STATED EXERCISE: Summarize the biography of Bawai Soro in two sentences.

SELECTED EXTRACT:
◇ ◇ ◇ ◇
- Church: Chaldean Catholic Church
- Diocese: Chaldean Catholic Eparchy of Mar Addai of Toronto
- Appointed: October 31, 2017
- Installed: November 29, 2017
- Retired: September 11, 2021
- Predecessor: Emanuel Hana Shaleta
- Successor: Robert Saeed Jarjis
- Other post: Spiritual Director, Seminary of Mar Abba the Great
- Previous posts: Auxiliary Eparch of the Chaldean Catholic Eparchy of San Diego Titular Bishop of Foratiana

Orders
- Ordination: February 21, 1982
- Consecration: October 21, 1984 by the patriarch Mar Dinkha IV

Personal details
- Born: Ashur Soro March 3, 1954 (age 72) Kirkuk, Iraq

= Bawai Soro =

Iraqi Catholic bishop

Bawai Ashur Soro (born March 3, 1954) is the former Eparch of the Chaldean Catholic Church for the Chaldean Catholic Eparchy of Mar Addai of Toronto.

==Biography==
Soro was baptized in the Assyrian Church of the East. He was ordained to the priesthood in 1982 and to the episcopate in 1984 by Mar Dinkha IV. He served the Assyrian eparchy of the Western United States, and subsequently the eparchy of California. Mar Bawai was one of the few theologians of the Assyrian Church, and so was assigned responsibility for leading the theological dialogue with the Catholic Church which produced the joint Christological Declaration in 1994, resolving a 1500-year-old theological dispute and the principal reason for schism between the Churches in the first place.
◇ ◇ ◇ ◇
Spatial relation data:
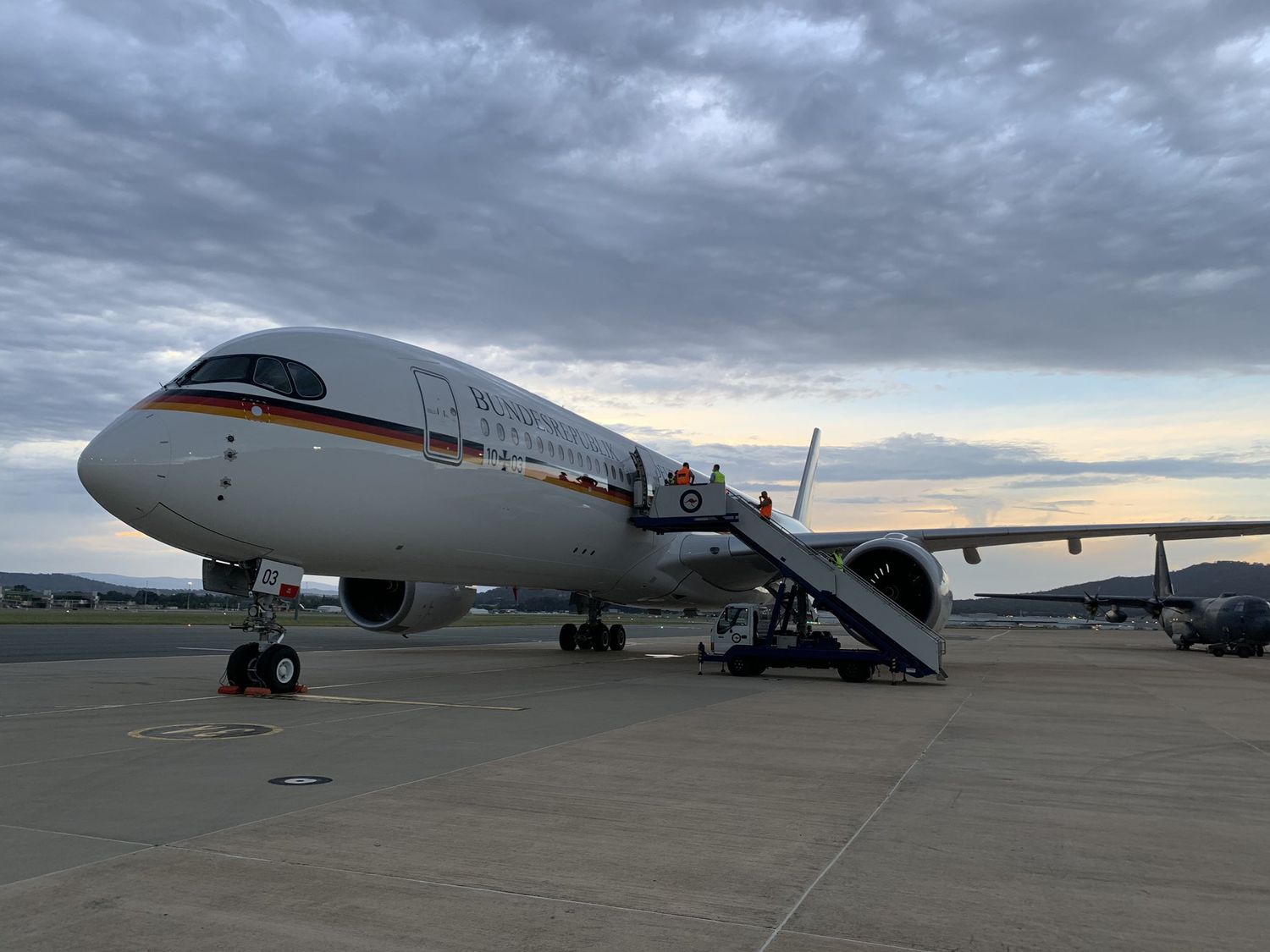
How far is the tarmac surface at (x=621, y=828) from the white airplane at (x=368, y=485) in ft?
5.83

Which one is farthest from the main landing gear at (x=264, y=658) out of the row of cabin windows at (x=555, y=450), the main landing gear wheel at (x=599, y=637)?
the main landing gear wheel at (x=599, y=637)

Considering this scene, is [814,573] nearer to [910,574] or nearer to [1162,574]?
[910,574]

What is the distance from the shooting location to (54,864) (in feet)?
12.9

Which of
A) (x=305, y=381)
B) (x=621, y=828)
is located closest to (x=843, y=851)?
(x=621, y=828)

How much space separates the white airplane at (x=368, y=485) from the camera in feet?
31.6

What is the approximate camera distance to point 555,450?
1498 centimetres

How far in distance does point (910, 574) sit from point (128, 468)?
12.8 meters

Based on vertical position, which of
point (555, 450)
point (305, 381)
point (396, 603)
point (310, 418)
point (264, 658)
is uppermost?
point (305, 381)

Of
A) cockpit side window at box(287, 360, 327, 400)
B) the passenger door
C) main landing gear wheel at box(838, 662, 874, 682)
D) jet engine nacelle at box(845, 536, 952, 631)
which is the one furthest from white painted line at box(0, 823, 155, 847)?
jet engine nacelle at box(845, 536, 952, 631)

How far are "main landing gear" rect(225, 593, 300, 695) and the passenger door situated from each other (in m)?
2.62

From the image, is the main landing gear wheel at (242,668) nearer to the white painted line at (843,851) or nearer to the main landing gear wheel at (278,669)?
the main landing gear wheel at (278,669)

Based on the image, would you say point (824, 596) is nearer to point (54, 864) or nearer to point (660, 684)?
point (660, 684)

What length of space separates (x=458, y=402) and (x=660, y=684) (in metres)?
4.77

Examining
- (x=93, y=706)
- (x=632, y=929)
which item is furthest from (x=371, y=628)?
(x=632, y=929)
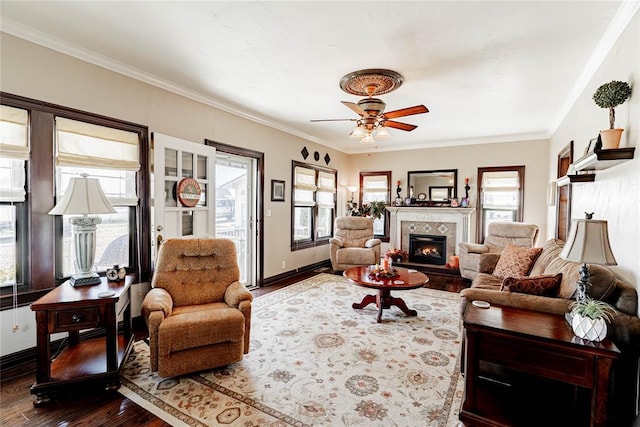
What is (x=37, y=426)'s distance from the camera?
1.87 metres

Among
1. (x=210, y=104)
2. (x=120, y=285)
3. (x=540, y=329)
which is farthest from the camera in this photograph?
(x=210, y=104)

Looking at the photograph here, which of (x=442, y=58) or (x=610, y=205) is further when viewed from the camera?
(x=442, y=58)

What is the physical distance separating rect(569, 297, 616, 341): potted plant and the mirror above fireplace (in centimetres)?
518

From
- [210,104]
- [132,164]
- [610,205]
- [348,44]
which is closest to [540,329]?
[610,205]

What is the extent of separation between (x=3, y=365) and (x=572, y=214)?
18.5ft

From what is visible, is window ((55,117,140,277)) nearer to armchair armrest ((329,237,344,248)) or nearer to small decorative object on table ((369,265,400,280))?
small decorative object on table ((369,265,400,280))

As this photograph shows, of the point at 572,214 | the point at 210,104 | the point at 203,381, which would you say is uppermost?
the point at 210,104

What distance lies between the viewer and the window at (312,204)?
19.7 feet

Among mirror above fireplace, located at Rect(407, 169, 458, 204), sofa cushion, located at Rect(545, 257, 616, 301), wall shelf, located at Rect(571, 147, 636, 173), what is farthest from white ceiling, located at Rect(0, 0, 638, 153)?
mirror above fireplace, located at Rect(407, 169, 458, 204)

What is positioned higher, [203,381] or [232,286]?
[232,286]

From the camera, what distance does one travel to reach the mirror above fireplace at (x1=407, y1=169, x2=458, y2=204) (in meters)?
6.64

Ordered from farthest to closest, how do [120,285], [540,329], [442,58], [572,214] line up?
1. [572,214]
2. [442,58]
3. [120,285]
4. [540,329]

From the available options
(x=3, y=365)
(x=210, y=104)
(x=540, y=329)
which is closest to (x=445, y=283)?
(x=540, y=329)

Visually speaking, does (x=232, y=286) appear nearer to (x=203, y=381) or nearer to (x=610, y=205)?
(x=203, y=381)
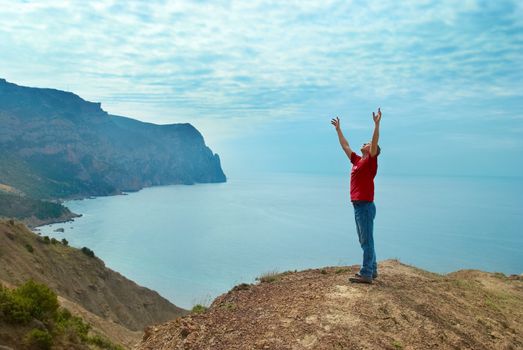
◇ ◇ ◇ ◇
EXERCISE RESPONSE: Bawai Ashur Soro, born March 3, 1954, in Kirkuk, Iraq, is the former Eparch of the Chaldean Catholic Eparchy of Mar Addai of Toronto, installed on November 29, 2017, and retired on September 11, 2021. Baptized in the Assyrian Church of the East and consecrated a bishop in 1984 by Mar Dinkha IV, he led that church's theological dialogue with the Catholic Church, which produced the joint Christological Declaration in 1994.